Sizable fibroids are usually easily identified by simple vaginal–pelvic bimanual examination. However, even the smallest fibroid can be identified by transvaginal ultrasound.

Sometimes it is difficult to tell if a fibroid is impinging on the endometrial cavity. In such cases, a hysteroscopy (where a telescope-like instrument, inserted via the vagina into the uterine cavity) or a hydrosonogram (where salt water distends the uterine cavity, allowing for examination of its contour and inner configuration) can help distinguish between intramural and submucosal fibroids.

Magnetic Resonance Imaging (MRI) can be used to distinguish between fibroid tumors and a related condition called adenomyosis, in which diffuse of endometrium is found within the myometrium.

Medical treatment of uterine fibroids

The growth of fibroid tumors is estrogen-dependent. When a woman enters the menopause and stops producing female hormones, fibroids tend to shrink in size.

The most common of these is treatment with a medication such as leuprolide acetate (Lupron), which shut off the communication of the brain with the ovaries, preventing hormone production.

However, this type of medication can only be taken for a limited period (usually 6 months) and once the medication is stopped the fibroids will usually regain their original size within a few months.

Therefore the medication only a “temporary fix”; used mostly to decrease the size of large fibroids in order to make their ultimate surgical removal easier or to help a woman bridge the gap until spontaneous menopause sets in.

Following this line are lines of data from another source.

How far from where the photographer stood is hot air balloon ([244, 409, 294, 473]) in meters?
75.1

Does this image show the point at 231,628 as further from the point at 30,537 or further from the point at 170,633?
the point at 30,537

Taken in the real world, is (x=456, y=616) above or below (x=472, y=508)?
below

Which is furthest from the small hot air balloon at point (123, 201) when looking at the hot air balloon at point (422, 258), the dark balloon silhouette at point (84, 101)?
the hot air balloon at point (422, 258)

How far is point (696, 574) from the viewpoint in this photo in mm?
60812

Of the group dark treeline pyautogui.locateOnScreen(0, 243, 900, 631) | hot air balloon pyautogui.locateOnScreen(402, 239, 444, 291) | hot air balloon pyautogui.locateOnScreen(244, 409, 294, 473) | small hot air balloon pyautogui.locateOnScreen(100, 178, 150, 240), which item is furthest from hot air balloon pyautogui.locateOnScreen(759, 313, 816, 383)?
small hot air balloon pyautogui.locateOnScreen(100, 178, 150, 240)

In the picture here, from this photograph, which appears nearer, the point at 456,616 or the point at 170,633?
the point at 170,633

Surgical Treatment of Uterine Fibroids

The treatment of fibroid tumors in infertility patients is surgical removal (myomectomy).

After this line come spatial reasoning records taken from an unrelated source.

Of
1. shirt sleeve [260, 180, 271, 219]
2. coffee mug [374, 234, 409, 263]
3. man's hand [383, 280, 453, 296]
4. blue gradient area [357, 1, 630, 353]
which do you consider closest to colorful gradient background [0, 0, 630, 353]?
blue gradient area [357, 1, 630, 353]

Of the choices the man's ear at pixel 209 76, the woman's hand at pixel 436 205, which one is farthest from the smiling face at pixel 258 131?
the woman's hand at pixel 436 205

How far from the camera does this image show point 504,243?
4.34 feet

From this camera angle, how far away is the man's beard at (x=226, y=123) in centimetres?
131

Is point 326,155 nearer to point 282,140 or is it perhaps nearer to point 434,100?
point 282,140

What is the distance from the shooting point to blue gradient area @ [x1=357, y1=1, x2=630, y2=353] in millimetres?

Small, asymptomatic fibroids that do not impinge upon the endometrial cavity will usually not require treatment other than observation.

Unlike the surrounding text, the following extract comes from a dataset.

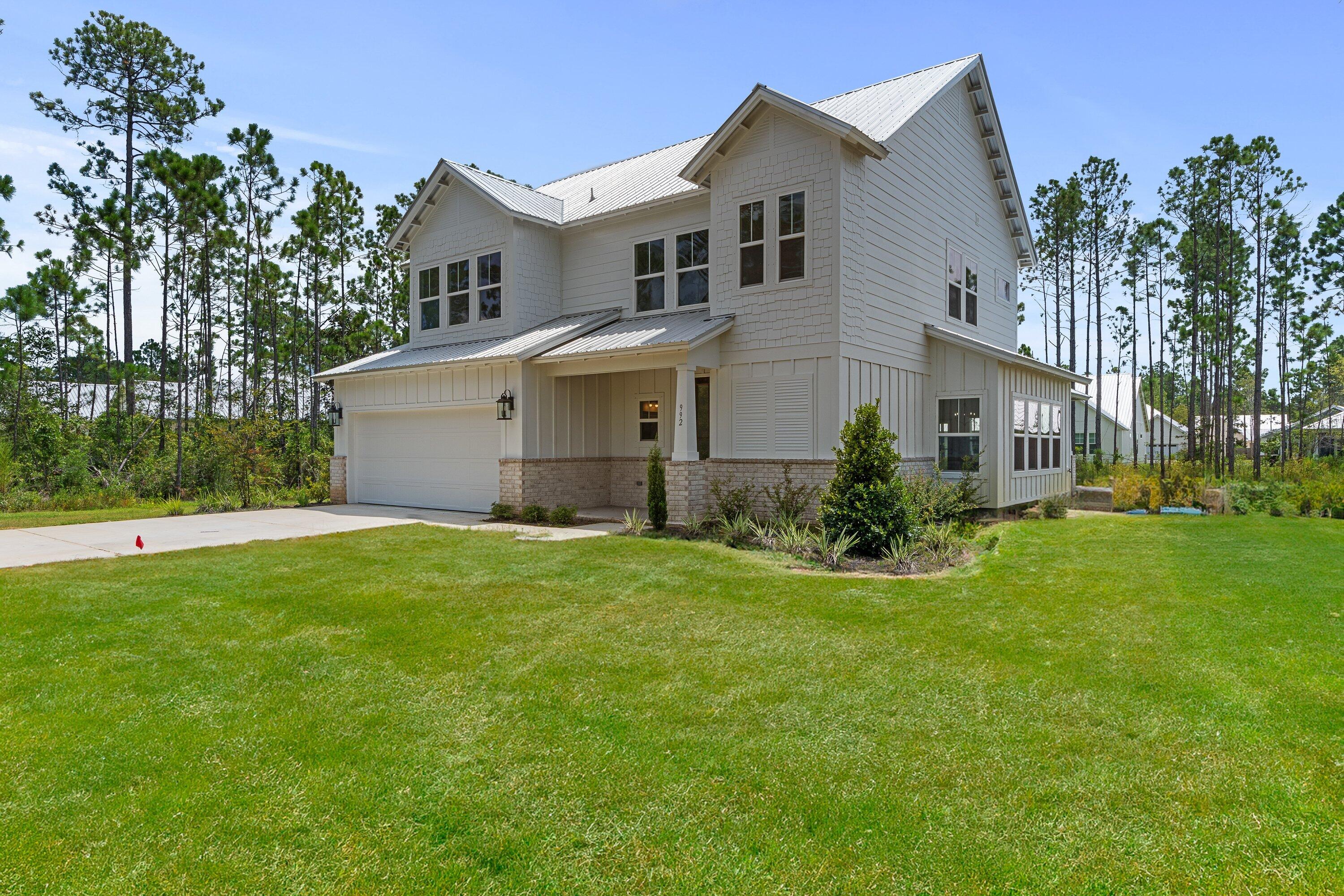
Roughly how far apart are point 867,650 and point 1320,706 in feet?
8.57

Large fibroids and submucosal fibroids should be removed prior to starting fertility treatments such as in vitro fertilization (IVF) in order to decrease the chance of implantation failure, miscarriage, pregnancy complications and premature labor.

Intramural and subserosal fibroids are readily removable by laparoscopic resection or via an abdominal incision (laparotomy).

Regardless of whether the laparoscopic or abdominal approach is employed, adequate closure of the uterine wall is essential in order to reduce the subsequent risk of uterine rupture during pregnancy or labor.

Uterine polyps and in some cases, also submucosal fibroids, can often be removed hysteroscopically (through the vagina). This eliminates the need for abdominal surgery and greatly reduces the recovery time.

Hysteroscopic surgery is only useful if the majority of the fibroid protrudes into the endometrial cavity, ensuring that the tumor defect will not be too large.

After hysteroscopic surgery, cyclical hormonal therapy can be prescribed based on the extent of the surgery and endometrial involvement to assist regeneration of the endometrial lining. A hysteroscopy should be performed afterwards to rule out scar tissue formation and to confirm a normal endometrial cavity.

Embolization of Uterine Fibroids

Embolization is a procedure in which small particles are injected into the arteries of the fibroid under radiological guidance to shut off the blood supply to the fibroids, in the hope that they will shrink.

Currently, embolization is not a recommended therapy for fibroids in women who still wish to conceive. It may be considered as an option for the treatment of fibroids in women who do not desire future fertility or have completed childbearing.